Ted Tarr, a senior vice president of sales and marketing for Eon, said the company "just hasn't seen the demand" to do banking via TV. Although he said banking could be "interfaced" into the system that Eon is building, he cautioned that Eon has "stopped trying to develop those applications ourselves."
Eon's change of heart on TV banking is the latest cautionary message coming from this cutting-edge area of financial services.
Last month, Shawmut National Corp. officially scrapped its high-profile plans with AT&T to provide banking services over a set-top box.
Mr. Tarr attributed Eon's pulling back to a downsizing of the company and its "more limited resources." The number of Eon employees has shrunk from about 450 at its peak to 65 now.
Eon's problems left its two banks looking for new partners, but both say they remain eager to pursue work on the television platform.
Joseph Pendleton, a senior vice president at Meridian, said his bank - which is being acquired by CoreStates Financial Corp. - is currently in talks with a start-up company that offers broadband network communication services.
Mr. Pendleton said that the level of service Meridian had been planning to offer through Eon would not fly in today's market, because consumer expectations of interactive television have risen dramatically in the last few years.
"If this could have been done in '89 or '90, it could have worked," he said. "Now, in '95, it won't."
For now, the personal computer is hogging the home banking spotlight.
Dale Reistad, a consultant and former executive at Eon who left in 1993, said interactive television will be "chasing the PC for the immediate future ... but interactive television can catch up very quickly."

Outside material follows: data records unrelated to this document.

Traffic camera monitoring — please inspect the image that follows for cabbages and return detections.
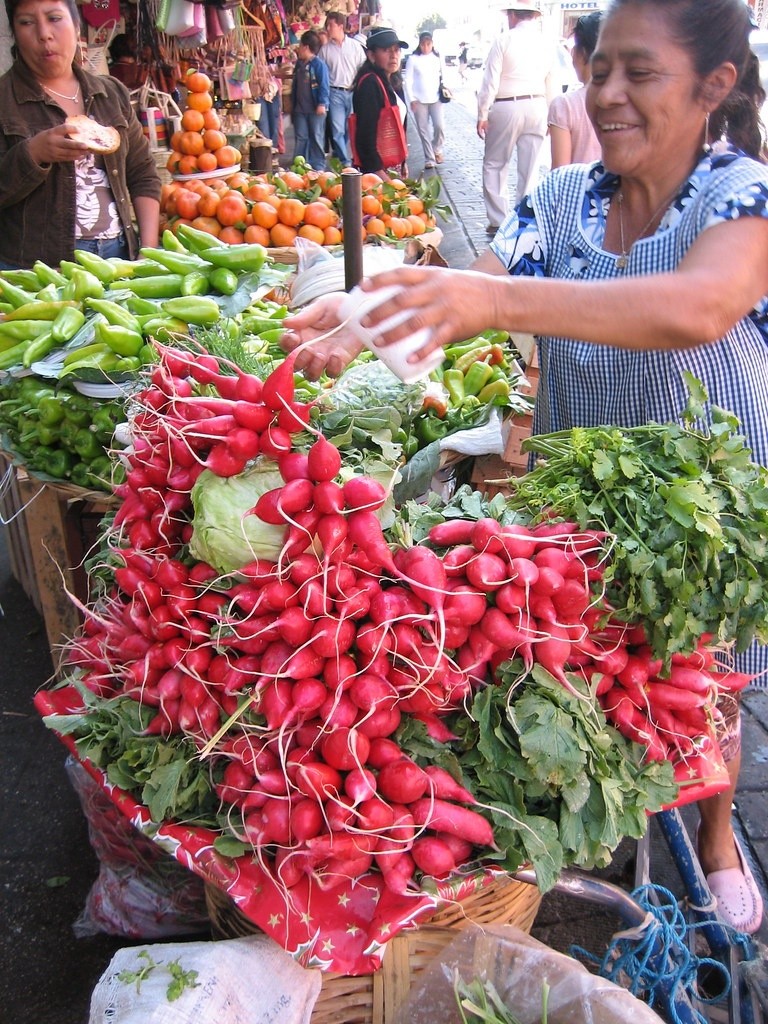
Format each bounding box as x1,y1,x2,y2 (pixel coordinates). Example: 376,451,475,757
189,459,324,576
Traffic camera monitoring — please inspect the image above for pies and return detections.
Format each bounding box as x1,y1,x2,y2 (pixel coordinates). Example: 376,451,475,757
65,114,121,153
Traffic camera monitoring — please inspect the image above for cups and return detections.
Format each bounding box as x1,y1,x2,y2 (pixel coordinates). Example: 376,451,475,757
337,279,445,385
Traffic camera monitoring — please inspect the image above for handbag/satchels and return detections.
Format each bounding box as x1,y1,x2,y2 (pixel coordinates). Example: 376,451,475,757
349,72,407,168
438,76,454,103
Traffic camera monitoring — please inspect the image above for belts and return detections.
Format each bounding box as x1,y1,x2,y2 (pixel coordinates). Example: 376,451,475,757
495,94,545,101
330,86,354,92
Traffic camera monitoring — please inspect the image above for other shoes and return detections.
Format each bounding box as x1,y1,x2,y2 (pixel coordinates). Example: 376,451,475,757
486,225,499,233
344,162,352,167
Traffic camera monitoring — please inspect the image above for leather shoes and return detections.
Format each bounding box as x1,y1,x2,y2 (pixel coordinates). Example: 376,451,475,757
435,153,443,164
425,164,434,169
696,817,764,936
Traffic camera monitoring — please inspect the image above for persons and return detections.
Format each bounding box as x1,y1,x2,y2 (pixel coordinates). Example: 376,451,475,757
0,0,160,271
138,42,181,106
477,0,556,236
289,31,330,171
108,34,150,90
279,0,768,936
317,11,368,167
255,61,286,166
405,32,452,169
457,41,469,82
545,10,604,170
351,27,408,183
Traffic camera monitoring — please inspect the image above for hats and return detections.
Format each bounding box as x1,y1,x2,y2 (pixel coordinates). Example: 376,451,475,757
366,27,409,50
499,0,542,18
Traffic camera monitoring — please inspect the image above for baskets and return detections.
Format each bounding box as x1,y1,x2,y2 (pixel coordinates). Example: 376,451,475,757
200,862,662,1024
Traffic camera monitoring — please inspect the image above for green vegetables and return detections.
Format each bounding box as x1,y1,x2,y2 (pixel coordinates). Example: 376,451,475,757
484,370,768,680
118,950,199,1002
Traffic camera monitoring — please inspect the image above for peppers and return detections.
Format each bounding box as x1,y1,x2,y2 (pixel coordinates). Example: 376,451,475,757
0,223,522,492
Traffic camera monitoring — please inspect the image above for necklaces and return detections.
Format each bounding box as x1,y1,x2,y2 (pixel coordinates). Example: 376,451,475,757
617,184,680,270
40,83,79,104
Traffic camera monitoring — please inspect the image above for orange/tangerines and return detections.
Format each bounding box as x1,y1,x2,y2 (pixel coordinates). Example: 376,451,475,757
167,74,242,175
160,167,436,246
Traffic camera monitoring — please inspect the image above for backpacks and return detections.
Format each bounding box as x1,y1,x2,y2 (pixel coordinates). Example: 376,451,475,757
83,0,380,120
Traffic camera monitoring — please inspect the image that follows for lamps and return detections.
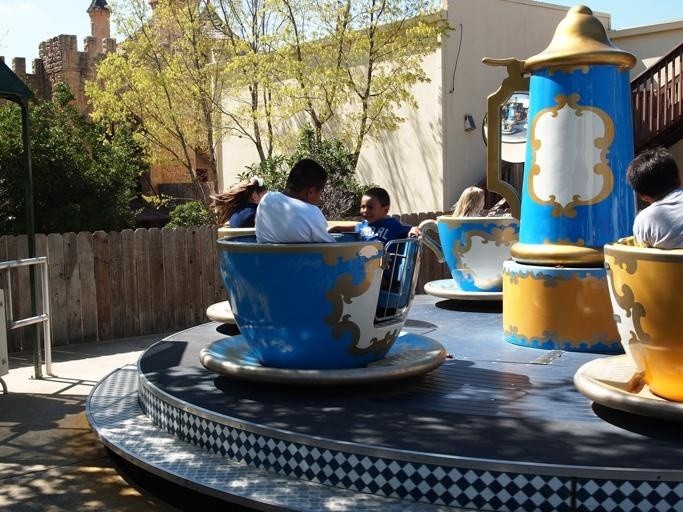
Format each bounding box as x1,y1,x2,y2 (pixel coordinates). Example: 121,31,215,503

A couple of major interactive television projects still exist. Barnett Banks Inc., Jacksonville, Fla., has been working with Time Warner Inc. for more than a year to provide banking services for the cable company's interactive television project in Florida. Experts said it is the most ambitious project to date.
National Westminster Bancorp began piping mortgage services into eight branches and seven realty offices six months ago via a two-way cable connection. Consumers can see video images of the sales representatives at the bank as they talk with them.
Andrew DeMeo, a spokesman for the Jersey City-based bank, said more than 175 customers have used the service. Those using the service are twice as likely to file an application as other customers who discuss mortgages with the bank, Natwest officials said.